__Texto de origem__.
Lista de Livros – Pensamento filosófico: um enfoque educacional, de Luiz Gonzaga Godoi Trigo
“Todo povo que alcança certo grau de desenvolvimento encontra-se naturalmente inclinado a praticar a educação.” (Werner Jaeger, Paideia, 1983, p. 3).
“A filosofia, segundo Platão e Aristóteles, começa com o assombro do ser humano perante o mundo. Aristóteles afirmou: “’Pois o assombro, tanto no início como hoje, induz o homem a filosofar […] Mas o que pergunta e se assombra tem uma sensação de ignorância […] Assim que para escapar dessa ignorância começou a filosofar” (Magee, História da filosofia, 1999).”
“Essa insistência na razão é uma das marcas registradas da filosofia. Ela distingue a filosofia, por exemplo, tanto da religião como das artes. Na religião, às vezes se recorre à razão, mas também a fé, a revelação, o ritual e a obediência têm papéis indispensáveis, e a razão pode nunca abarcar a pessoa por inteiro. O artista criativo, o filósofo, está totalmente engajado numa atividade de busca da verdade, tentando ver abaixo da superfície das coisas e adquirir uma compreensão mais profunda da experiência humana. Mas ele recorre à percepção direta e à intuição em vez de ao argumento racional. (Magee, 1999, p. 8-9).
Existe também um tipo diferente de fronteira entre a filosofia e a ciência. O cientista investiga o mundo, a natureza e o ser humano; tenta fazer novas descobertas, organizá-las, descrevê-las e reproduzi-las. A ciência se sustenta na racionalidade, como a filosofia, mas a diferença fundamental entre as duas reside no empirismo, ou seja, a ciência se vale da observação direta, das experiências e da reprodução organizada dessas experiências. A filosofia se baseia na reflexão, uma investigação racional diferente do método científico.
Por exemplo: um professor de filosofia dá aulas nos diversos cursos de uma grande universidade. No primeiro dia de aula da disciplina Introdução à filosofia, para o primeiro ano do curso de veterinária, o professor ouve a pergunta fatal: “Mas para que a gente precisa estudar filosofia?”. Impassível, ele responde: “Em primeiro lugar, para ajudar a diferenciar você de seus clientes”.”
“Para Luc Ferry (Aprender a viver, 2007, p. 300),
toda grande filosofia resume em pensamentos uma experiência fundamental da humanidade, grande obra artística ou literária traduz as possibilidades das atitudes humanas nas formas mais sensíveis. O respeito pelo outro não exclui a escolha pessoal. Ao contrário, a meu ver, ele é a condição primeira.”
“Conhecemos, hoje, mais do que nossos avós conheciam. Isso não quer dizer que sejamos mais sábios ou mais felizes. Tampouco quer dizer que somos mais ignorantes ou mais infelizes. Somos diferentes e temos mais acesso à informação e ao conhecimento.”
“Certa vez, o neurologista Oliver Sacks respondeu a uma pergunta que parecia uma banalidade:
“O que é um homem normal?”.
Sacks respondeu que um homem normal talvez fosse aquele capaz de contar a sua própria história. De onde vem (sua origem, seu passado, sua memória), onde está (sua identidade), para onde vai (seus projetos e a morte no fim). Esse ser humano se situa no movimento de um relato, ele é uma história e pode se narrar. (Carriére, O círculo dos mentirosos, 2004, p. 11-12).”

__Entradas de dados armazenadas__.
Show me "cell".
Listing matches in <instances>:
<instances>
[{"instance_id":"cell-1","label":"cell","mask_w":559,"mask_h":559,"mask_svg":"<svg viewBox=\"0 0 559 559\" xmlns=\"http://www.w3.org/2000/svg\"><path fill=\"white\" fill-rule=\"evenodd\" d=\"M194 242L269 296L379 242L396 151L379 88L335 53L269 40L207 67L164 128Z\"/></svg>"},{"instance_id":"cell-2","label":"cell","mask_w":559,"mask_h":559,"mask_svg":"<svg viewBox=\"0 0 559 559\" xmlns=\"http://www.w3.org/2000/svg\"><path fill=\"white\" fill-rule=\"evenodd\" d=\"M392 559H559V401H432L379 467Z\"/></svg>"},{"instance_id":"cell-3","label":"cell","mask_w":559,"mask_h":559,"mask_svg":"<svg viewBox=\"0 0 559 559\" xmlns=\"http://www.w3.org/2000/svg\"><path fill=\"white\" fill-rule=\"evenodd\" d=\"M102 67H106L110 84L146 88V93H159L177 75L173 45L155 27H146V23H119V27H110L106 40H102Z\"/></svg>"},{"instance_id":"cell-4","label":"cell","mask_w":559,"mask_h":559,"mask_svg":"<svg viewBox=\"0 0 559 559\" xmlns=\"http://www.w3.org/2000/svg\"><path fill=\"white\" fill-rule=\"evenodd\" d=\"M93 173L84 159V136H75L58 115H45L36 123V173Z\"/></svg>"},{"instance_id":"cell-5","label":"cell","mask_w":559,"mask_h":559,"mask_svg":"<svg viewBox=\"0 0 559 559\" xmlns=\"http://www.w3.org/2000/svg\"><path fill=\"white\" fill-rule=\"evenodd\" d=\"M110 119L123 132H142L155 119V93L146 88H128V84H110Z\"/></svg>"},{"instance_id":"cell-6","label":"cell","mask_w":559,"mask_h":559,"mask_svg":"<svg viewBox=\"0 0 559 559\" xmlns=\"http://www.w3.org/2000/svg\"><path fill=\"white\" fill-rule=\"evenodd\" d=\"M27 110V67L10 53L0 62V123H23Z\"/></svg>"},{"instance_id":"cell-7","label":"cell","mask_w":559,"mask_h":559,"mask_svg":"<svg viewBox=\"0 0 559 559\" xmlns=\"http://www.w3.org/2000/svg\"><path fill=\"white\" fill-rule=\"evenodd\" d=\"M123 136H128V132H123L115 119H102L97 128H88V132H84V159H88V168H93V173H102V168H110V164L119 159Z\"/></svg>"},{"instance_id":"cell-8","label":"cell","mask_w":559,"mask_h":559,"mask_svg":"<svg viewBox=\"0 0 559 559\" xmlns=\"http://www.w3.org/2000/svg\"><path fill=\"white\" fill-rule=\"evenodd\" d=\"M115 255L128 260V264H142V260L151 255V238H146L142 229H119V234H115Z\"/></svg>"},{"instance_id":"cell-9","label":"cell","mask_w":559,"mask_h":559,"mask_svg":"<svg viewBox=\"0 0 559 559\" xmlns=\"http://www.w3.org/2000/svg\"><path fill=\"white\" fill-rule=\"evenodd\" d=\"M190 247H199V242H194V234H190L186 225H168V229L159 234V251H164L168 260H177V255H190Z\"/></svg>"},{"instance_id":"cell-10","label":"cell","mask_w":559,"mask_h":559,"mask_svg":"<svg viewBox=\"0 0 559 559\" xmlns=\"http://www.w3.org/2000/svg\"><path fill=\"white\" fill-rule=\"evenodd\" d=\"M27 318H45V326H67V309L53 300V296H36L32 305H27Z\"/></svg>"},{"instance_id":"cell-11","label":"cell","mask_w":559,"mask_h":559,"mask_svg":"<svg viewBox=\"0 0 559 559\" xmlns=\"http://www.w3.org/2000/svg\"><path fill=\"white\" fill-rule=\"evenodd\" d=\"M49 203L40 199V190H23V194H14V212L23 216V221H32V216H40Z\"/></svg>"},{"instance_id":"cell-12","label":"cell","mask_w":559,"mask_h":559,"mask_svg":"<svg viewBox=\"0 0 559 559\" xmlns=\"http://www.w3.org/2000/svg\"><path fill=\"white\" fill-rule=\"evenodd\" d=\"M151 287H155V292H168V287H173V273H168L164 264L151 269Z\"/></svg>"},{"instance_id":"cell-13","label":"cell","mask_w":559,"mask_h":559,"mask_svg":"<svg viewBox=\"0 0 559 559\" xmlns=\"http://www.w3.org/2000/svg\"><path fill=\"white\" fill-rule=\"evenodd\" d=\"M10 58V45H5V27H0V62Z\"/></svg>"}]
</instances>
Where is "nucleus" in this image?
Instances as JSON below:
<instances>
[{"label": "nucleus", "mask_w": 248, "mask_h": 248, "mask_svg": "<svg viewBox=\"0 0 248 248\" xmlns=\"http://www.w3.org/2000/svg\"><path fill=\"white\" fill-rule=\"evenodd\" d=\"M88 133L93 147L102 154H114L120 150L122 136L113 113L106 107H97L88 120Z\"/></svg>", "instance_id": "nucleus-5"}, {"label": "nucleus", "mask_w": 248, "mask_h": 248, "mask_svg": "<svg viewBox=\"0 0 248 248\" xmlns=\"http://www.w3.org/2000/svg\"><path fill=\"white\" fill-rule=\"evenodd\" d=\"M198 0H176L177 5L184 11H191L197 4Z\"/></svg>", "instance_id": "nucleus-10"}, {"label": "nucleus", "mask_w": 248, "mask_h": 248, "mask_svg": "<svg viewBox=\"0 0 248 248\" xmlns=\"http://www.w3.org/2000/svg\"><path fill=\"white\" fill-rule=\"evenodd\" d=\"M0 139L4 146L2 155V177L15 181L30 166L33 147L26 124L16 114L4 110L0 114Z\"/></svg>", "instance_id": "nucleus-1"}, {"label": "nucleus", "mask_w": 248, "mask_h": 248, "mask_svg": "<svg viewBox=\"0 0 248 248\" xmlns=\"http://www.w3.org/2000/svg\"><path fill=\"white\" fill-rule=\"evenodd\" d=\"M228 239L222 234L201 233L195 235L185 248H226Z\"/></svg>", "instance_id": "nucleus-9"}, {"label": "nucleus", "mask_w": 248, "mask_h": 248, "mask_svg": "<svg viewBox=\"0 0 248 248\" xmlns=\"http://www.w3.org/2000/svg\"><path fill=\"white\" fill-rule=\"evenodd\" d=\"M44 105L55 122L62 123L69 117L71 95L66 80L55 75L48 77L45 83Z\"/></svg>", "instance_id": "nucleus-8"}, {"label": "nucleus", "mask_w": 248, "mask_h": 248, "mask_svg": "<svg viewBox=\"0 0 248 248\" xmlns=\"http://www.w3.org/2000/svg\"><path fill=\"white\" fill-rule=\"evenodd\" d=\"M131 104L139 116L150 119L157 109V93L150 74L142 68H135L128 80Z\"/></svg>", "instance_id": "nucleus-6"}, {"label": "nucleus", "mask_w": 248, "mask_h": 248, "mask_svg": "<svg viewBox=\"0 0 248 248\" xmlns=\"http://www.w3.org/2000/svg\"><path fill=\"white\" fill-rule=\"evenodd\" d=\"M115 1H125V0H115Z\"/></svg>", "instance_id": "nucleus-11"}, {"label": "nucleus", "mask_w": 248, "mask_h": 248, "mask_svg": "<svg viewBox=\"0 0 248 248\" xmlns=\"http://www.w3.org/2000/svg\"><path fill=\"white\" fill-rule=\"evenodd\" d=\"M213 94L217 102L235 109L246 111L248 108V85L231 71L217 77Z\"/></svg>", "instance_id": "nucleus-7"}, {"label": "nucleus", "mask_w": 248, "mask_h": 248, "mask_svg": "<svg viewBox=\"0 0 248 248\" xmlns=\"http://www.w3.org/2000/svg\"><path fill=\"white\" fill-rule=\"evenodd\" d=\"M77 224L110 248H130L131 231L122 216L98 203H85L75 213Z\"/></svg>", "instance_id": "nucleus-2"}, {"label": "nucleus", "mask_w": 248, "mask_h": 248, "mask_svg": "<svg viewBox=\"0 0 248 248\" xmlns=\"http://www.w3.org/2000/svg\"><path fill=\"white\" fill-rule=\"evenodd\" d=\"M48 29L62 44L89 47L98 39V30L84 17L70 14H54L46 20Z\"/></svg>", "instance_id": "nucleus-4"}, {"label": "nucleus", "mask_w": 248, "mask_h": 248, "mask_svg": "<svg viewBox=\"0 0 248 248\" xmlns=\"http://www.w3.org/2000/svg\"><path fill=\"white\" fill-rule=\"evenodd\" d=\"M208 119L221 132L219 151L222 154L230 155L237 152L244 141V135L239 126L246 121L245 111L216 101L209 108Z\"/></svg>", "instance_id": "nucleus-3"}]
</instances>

__Enunciado da tarefa__. Transcreva sem nenhuma alteração o trecho do texto sobre pensamento filosófico, acima, que começa nas palavras "Lista de Livros" e termina depois das palavras "1983, p. 3).".

__Resposta da tarefa__.
Lista de Livros – Pensamento filosófico: um enfoque educacional, de Luiz Gonzaga Godoi Trigo
“Todo povo que alcança certo grau de desenvolvimento encontra-se naturalmente inclinado a praticar a educação.” (Werner Jaeger, Paideia, 1983, p. 3).